PITX1 is a key regulator of hormonal genes in the pituitary-hypothalamic axis. Its putative involvement in autism is supported by evidence documenting abnormal levels of hormones such as ACTH, beta-endorphin, and cortisol in autistic individuals and by the fact that these hormones are downstream of PITX1 [2227]. Deregulation of POMC and high levels of beta-endorphin in the morning, for example, have been shown to be involved in certain maladaptive behaviors, such as self-injurious behaviors, which are often seen in autistic individuals [37]. The ACTH-cortisol system, which also plays an important role in stress related responses, is impaired in autistic individuals in whom lower cortisol levels and higher ACTH levels have been reported [24].

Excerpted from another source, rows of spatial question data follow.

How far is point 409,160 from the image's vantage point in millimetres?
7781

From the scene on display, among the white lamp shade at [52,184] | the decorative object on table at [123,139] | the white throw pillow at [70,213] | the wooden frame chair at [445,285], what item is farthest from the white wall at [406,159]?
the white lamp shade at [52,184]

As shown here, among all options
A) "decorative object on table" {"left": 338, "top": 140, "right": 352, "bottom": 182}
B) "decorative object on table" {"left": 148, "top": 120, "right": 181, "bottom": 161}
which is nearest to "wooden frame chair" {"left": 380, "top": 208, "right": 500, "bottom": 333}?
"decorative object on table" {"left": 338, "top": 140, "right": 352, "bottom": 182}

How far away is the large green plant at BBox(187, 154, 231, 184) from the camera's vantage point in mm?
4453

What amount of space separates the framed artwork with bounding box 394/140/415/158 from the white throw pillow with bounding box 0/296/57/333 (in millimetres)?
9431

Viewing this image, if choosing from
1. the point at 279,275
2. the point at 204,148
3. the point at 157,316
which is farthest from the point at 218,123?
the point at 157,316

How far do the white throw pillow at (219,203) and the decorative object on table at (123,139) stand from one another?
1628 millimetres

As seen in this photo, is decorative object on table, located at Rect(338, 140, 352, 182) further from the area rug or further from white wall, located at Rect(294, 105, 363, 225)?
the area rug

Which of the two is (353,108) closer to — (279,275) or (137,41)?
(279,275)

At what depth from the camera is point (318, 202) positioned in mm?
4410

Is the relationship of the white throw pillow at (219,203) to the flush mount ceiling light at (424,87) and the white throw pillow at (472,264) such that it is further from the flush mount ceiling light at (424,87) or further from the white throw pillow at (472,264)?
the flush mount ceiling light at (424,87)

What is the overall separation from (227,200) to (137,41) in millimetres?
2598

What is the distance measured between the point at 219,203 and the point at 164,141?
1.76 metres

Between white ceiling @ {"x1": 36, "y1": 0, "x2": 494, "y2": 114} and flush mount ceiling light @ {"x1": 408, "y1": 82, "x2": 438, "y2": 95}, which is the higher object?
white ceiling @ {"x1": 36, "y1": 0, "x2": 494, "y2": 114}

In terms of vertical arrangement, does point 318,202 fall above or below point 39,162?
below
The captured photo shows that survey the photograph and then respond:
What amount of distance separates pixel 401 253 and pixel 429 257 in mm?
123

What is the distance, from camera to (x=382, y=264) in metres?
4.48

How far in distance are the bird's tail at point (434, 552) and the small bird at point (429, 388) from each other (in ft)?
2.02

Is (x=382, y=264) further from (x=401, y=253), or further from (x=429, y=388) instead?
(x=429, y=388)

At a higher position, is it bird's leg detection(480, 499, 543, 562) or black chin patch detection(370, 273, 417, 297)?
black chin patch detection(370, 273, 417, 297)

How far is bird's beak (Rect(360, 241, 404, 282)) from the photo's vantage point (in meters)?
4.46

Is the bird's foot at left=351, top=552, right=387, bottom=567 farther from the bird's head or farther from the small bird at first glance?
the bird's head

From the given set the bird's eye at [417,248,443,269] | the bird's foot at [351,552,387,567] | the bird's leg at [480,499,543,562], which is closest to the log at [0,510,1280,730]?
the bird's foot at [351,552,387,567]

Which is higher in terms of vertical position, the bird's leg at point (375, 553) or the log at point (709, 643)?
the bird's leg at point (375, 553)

Linkage between chromosome 5q31-32 and autism is consistent with previously published studies. Both the IMGSAC (1998) genome-wide linkage scan and the screen performed by Risch and colleagues found modestly elevated LOD-scores in this region and exclusion mapping analyses did not clearly exclude this region [10, 12].

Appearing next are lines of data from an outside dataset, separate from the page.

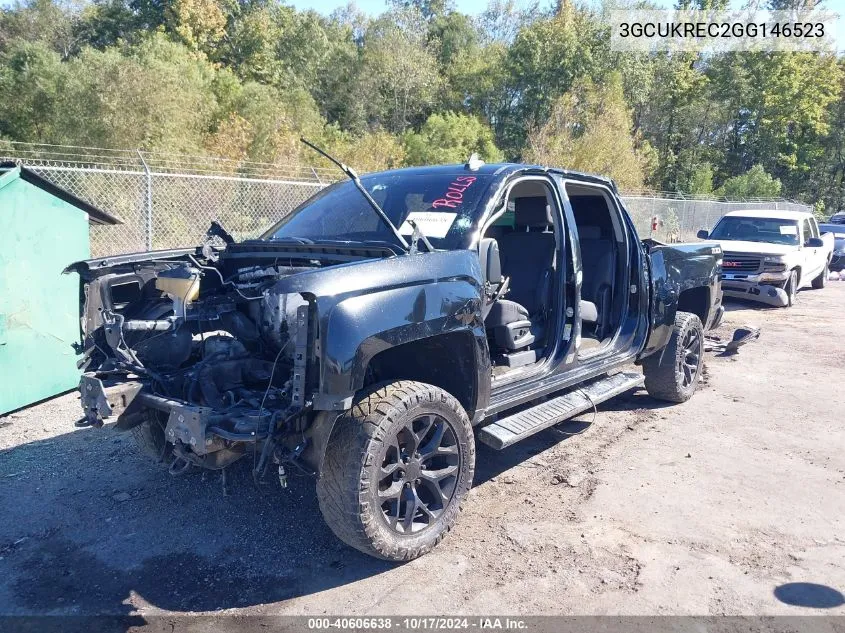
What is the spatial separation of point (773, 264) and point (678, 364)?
23.3ft

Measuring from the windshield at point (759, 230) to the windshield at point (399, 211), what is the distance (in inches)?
404

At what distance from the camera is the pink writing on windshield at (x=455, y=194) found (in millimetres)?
3977

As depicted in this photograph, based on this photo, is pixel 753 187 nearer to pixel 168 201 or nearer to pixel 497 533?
pixel 168 201

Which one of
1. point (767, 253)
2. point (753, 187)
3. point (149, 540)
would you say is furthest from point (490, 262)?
point (753, 187)

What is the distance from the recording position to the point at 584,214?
220 inches

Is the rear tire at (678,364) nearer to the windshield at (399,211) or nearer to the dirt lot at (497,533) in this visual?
the dirt lot at (497,533)

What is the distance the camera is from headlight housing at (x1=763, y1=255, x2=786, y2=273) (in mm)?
11648

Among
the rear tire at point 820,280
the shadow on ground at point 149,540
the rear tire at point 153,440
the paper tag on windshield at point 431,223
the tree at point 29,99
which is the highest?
the tree at point 29,99

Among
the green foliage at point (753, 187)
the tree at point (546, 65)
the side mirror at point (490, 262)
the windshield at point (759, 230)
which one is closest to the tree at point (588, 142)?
the tree at point (546, 65)

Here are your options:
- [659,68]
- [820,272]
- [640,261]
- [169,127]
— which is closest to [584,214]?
[640,261]

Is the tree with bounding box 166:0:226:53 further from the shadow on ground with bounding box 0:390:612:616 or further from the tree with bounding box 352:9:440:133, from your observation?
the shadow on ground with bounding box 0:390:612:616


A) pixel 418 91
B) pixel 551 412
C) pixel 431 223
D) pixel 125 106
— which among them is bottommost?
pixel 551 412

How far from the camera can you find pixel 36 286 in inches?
217

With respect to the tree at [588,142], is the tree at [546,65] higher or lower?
higher
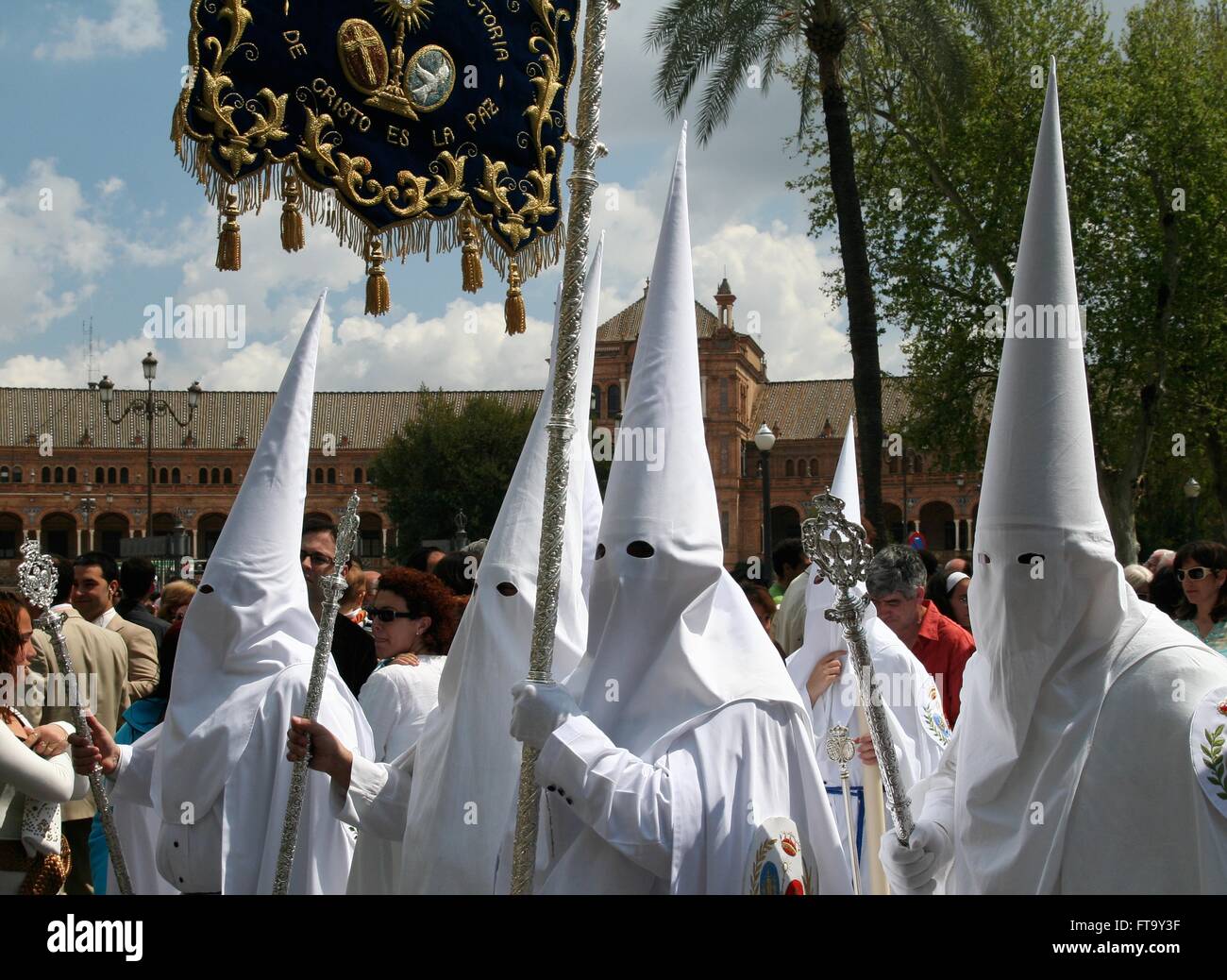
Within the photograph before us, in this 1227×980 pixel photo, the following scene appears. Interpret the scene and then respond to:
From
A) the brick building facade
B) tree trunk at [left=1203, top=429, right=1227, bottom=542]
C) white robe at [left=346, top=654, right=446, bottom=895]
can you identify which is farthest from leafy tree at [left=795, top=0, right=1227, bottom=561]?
the brick building facade

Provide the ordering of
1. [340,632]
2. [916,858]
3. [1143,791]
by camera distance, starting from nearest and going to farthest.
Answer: [1143,791] < [916,858] < [340,632]

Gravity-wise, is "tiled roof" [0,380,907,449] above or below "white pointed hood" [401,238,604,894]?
above

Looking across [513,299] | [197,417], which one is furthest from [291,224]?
[197,417]

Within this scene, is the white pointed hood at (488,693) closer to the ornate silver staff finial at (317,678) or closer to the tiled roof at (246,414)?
the ornate silver staff finial at (317,678)

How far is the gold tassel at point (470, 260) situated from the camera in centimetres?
562

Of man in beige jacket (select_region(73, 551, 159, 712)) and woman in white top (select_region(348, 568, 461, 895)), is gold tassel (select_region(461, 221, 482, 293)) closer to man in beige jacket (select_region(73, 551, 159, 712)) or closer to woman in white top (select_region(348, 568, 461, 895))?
woman in white top (select_region(348, 568, 461, 895))

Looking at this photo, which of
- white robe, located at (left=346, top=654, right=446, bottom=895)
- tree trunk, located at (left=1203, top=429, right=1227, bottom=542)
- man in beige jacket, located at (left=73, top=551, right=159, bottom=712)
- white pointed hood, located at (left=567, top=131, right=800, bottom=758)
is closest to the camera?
white pointed hood, located at (left=567, top=131, right=800, bottom=758)

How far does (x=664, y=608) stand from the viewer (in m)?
3.21

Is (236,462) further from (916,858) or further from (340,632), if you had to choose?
(916,858)

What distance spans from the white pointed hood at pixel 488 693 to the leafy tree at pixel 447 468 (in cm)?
5399

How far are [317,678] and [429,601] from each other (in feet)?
3.10

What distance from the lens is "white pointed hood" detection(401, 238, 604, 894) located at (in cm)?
402

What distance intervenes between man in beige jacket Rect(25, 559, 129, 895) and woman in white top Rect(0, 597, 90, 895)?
45.4 inches

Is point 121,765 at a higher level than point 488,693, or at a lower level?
lower
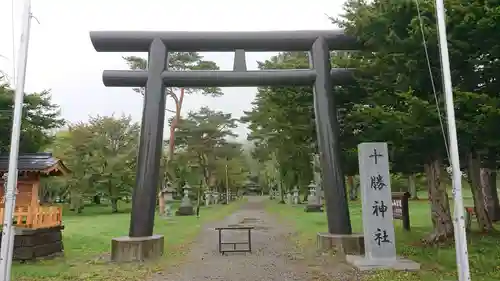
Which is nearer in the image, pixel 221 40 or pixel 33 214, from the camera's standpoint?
pixel 33 214

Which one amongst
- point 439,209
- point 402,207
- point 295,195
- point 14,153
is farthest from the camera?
point 295,195

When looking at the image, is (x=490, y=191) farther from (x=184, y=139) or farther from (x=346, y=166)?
(x=184, y=139)

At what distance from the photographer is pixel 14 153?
5.93m

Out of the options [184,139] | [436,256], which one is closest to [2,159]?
[436,256]

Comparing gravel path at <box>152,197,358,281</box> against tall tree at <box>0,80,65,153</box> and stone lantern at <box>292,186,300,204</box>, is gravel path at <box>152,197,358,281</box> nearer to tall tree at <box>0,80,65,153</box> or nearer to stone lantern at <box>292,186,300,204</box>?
tall tree at <box>0,80,65,153</box>

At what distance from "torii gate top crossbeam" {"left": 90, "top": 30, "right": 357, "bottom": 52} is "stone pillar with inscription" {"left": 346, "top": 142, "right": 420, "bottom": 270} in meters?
3.63

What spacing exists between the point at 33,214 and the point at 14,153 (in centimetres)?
482

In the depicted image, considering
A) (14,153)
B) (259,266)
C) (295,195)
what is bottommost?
(259,266)

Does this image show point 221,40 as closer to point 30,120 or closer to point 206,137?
point 30,120

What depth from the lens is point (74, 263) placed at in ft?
32.0

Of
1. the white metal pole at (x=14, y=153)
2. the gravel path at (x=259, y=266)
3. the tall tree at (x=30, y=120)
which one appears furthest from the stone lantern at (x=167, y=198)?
the white metal pole at (x=14, y=153)

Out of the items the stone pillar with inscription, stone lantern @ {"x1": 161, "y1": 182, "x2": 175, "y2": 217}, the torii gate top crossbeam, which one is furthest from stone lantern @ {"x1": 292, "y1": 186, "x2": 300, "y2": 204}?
the stone pillar with inscription

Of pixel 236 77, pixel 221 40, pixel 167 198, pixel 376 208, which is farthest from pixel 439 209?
pixel 167 198

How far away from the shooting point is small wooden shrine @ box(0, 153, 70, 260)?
991cm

Interestingly, this genomic region was recently identified as a potential locus for attention deficit/hyperactivity disorder (ADHD) [3840]. In a genome-wide scan using large multi-generational pedigrees, Arcos-Burgos and colleagues established an exclusion map for the region and defined a critical interval from 119 to 135 Mb, which encompasses the PITX1 gene region [38]. Their most significant family-specific microsatellite marker D5S2117 at 133.4 Mb is less than 1 Mb from the PITX1 gene locus.

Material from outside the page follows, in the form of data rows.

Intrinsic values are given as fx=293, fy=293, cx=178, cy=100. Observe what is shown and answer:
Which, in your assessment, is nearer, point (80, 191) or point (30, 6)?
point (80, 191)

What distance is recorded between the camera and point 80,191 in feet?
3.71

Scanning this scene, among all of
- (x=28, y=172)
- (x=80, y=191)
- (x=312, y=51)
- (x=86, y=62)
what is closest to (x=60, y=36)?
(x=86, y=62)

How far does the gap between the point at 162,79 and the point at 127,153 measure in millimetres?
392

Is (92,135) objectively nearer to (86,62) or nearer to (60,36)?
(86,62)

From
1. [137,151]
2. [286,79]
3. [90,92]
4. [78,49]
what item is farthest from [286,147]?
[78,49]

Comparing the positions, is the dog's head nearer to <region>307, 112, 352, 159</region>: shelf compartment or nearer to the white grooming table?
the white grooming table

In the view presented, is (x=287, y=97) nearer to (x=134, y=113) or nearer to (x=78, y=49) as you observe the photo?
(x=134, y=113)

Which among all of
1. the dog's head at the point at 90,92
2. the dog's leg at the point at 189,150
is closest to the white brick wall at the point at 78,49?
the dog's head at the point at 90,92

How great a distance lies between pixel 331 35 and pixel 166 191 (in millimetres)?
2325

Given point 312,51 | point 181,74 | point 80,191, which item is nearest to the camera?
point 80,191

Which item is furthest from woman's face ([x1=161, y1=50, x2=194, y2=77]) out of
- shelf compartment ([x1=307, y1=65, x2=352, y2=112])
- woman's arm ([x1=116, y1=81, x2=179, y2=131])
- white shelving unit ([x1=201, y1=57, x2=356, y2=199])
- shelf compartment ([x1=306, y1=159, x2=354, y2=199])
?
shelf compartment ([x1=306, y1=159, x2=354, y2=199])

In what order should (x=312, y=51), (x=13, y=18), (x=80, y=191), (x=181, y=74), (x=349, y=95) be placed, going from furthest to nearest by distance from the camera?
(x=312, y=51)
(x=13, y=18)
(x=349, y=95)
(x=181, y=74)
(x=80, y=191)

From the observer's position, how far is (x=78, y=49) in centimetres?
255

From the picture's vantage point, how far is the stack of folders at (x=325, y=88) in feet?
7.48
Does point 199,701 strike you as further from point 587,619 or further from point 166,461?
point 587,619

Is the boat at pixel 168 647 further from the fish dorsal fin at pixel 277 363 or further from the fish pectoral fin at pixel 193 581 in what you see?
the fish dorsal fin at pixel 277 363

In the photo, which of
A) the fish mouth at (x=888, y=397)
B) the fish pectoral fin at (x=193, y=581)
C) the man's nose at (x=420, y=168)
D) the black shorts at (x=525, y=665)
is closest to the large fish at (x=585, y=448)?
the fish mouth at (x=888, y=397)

Mutation screening of the coding region of PITX1 revealed a single known mis-sense mutation with a MAF of 0.33. As the single point association results did not show any evidence for association, the mutation seems unlikely to be directly involved in susceptibility to autism. The most positive SNPs in the single marker analysis as well as the positive haplotypes are all situated in the first intron of the PITX1 gene. Regulatory site analysis shows a prediction for an alternative promoter at bases 134394831–134395400, which overlaps exactly with the region covered by the four most significant SNPs. However, to our knowledge activity of this predicted promoter has not been shown. Also these SNPs are in strong LD with SNPs within the 5' region of the PITX1 gene and the designated promoter region. However, one SNP within the PITX1 promoter, rs7700313 genotyped by us did not show significant evidence for association (pnominal = 0.0578, Table 3). Therefore at this stage it is not possible to postulate where the functional variant is situated and if any of the SNPs genotyped is functional.

The linkage region also covers the H2AFY and NEUROG1 loci, which in view of their function in X-chromosome inactivation and neuronal development, respectively, were considered reasonable candidates [28, 29, 40, 41]. We found associations neither for the 5 SNPs selected for H2AFY nor for the 2 SNPs selected for NEUROG1. Moreover, mutation screening by direct sequencing did not show any amino-acid or other mutational changes within these genes.

Conclusion

Although the mechanisms by which PITX1 may contribute to the susceptibility to autism are yet to be explored, the genetic association between PITX1 polymorphisms and autism, described here, could provide an explanation for the abnormal level of hormones of the pituitary-adrenal axis reported in the literature.